**À compléter:**
#1 Indiquez si chaque affirmation concorde avec l'extrait sur l'Afghanistan : répondez par oui ou par non, puis citez mot pour mot le passage qui tranche. (a) Les talibans s'emparent de Kaboul deux ans après 1994. (b) Les Américains entrent en Afghanistan le 11 septembre 2001. (c) Le rapport de Human Rights Watch cité date de 2015.
#2 Prolongez l'extrait sur l'Afghanistan à partir de sa dernière phrase.

Dans un pays déstabilisé, le mouvement des talibans prend de l’ampleur dès 1994. Ces étudiants en théologie islamique d’ethnie pachtoune, comme l’indique le dictionnaire Le Larousse, prennent « les armes pour rétablir la loi et l’ordre, en particulier par l’application de la charia », ajoute le spécialiste Olivier Roy auprès du Figaro. Deux ans plus tard, les talibans mettent la main sur Kaboul et le mollah Omar est proclamé Commandeur des croyants de l’Émirat islamique d’Afghanistan. Le pays tombe alors dans la loi islamique, Al-Qaïda y a toute sa place et les Américains, en réaction aux attentats 11 septembre 2001, entrent dans le pays le 7 octobre. Déjà, des milliers d’Afghans tentent de fuir la guerre et le régime. Entre 1996 et 2006, ils sont plus de 450.000 à demander l’asile dans d’autres pays, d’après le Haut-Commissariat des Nations Unies pour les réfugiés (UNHCR).

Un tournant a lieu en 2015. Alors qu’une crise migratoire touche le monde, les départs sont nombreux également depuis l’Afghanistan. Dans le pays, les talibans prennent le contrôle de plusieurs villes et la violence envers les populations civiles s’accroît. Attentats-suicides, engins explosifs improvisés et attaques ciblées rythment désormais leur quotidien, note un rapport de 2016 de Human Rights Watch, une ONG de défense des droits humains. « Le 7 août, des attaques d’insurgés ont fait 50 morts et 350 blessés à Kaboul, la journée la plus sanglante dans la capitale depuis 2001 ». Dans ce contexte, des milliers d’Afghans décident de prendre la route de l’exil.

**Données fournies:**
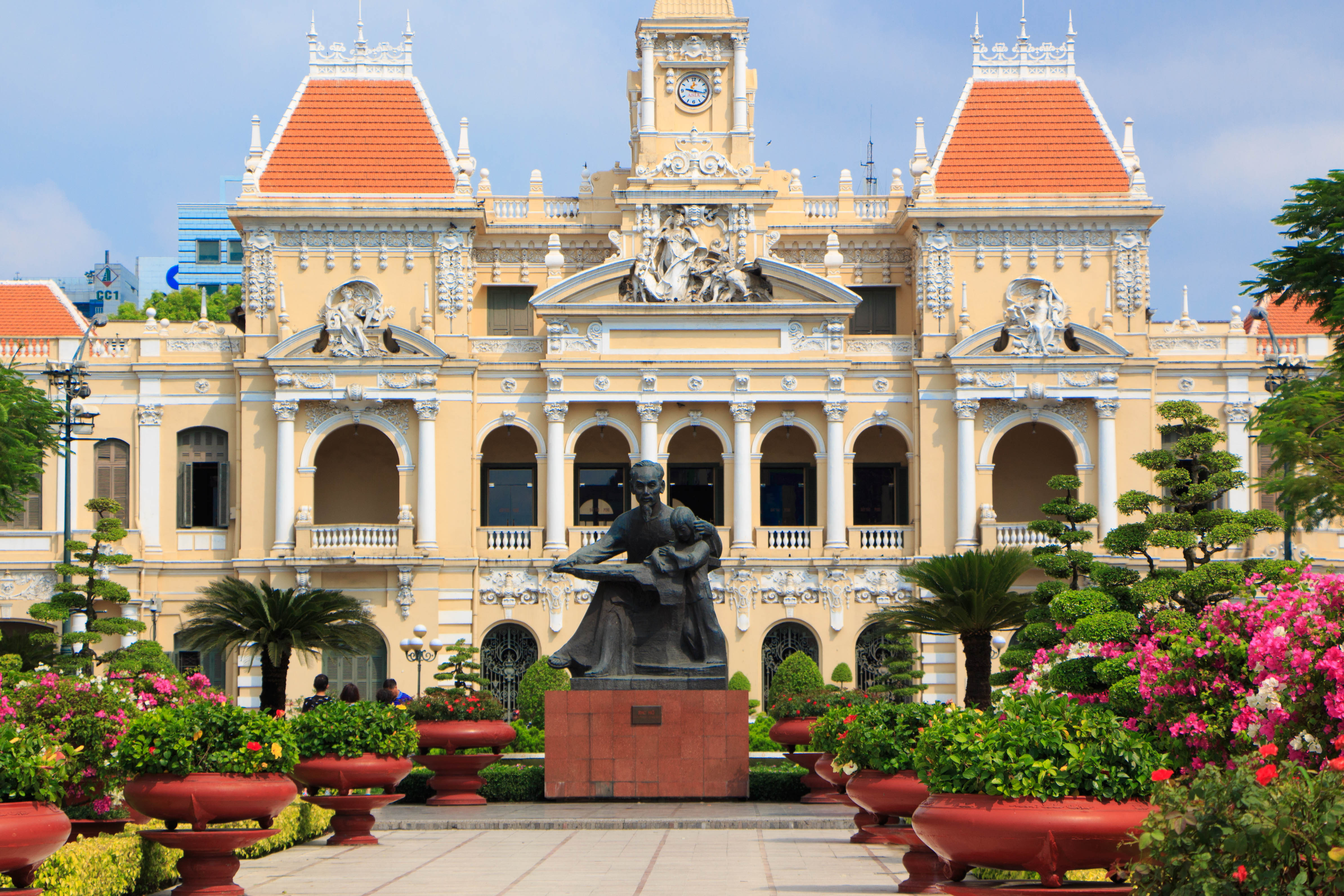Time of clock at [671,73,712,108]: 9:17
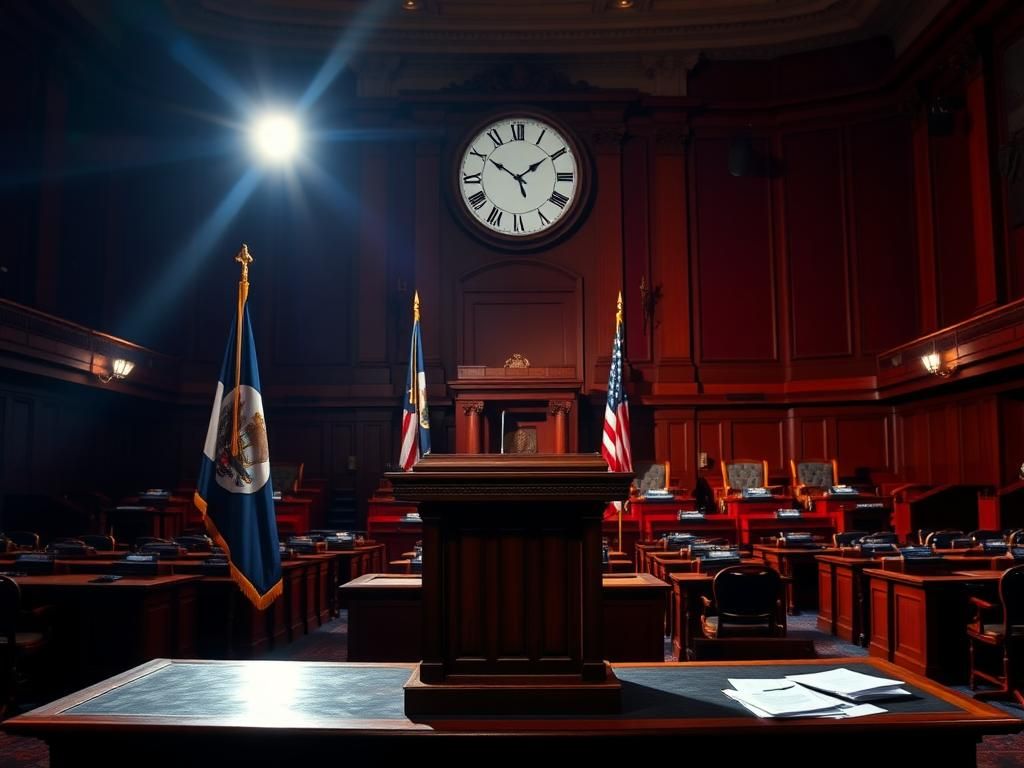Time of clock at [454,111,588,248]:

**Corrigé de l'exercice:**
#1
(a) Oui : « Deux ans plus tard, les talibans mettent la main sur Kaboul ».
(b) Non : « entrent dans le pays le 7 octobre ».
(c) Non : « note un rapport de 2016 de Human Rights Watch ».

#2
« L’Afghanistan représentait la deuxième plus grande nation à voir ses ressortissants partir, après les Syriens, confirme Lailuma Sadid, journaliste afghane exilée en Belgique. Il y avait des problèmes de sécurité et des problèmes économiques, mais aussi une grande peur pour le futur. Un an plus tôt, les États-Unis avaient laissé entendre qu’ils allaient retirer leurs troupes d’Afghanistan. Tout le monde pensait qu’au moment où ils partiraient, tout changerait. Et que la situation ressemblerait à celle d’aujourd’hui, avec les talibans au pouvoir ». En 2015, ils sont plus de 280.000 à déposer une demande d’asile dans les autres pays du monde.

Les termes « migrants » et « réfugiés » sont souvent confondus mais ils n’ont pas la même signification. Selon la Commission des Nations unies pour les réfugiés (UNHCR), un demandeur d’asile est un « individu sollicitant la protection internationale. Tout demandeur d’asile ne sera pas nécessairement reconnu comme refugié à l’issue du processus mais tout réfugié a, dans un premier temps, été demandeur d’asile ». Un réfugié est une « personne répondant aux critères d’admissibilité énoncés dans la définition du réfugié applicable en vertu des instruments internationaux et régionaux, au titre du mandat de l’UNHCR ou conformément au droit national ou international ». Enfin, quand on parle de « migrant », on parle en réalité, le plus souvent, d’un migrant économique. « Une personne qui quitte son pays pour des raisons d’ordre strictement économique, sans rapport aucun avec la définition du réfugié, ou afin d’améliorer ses conditions d’existence matérielles ».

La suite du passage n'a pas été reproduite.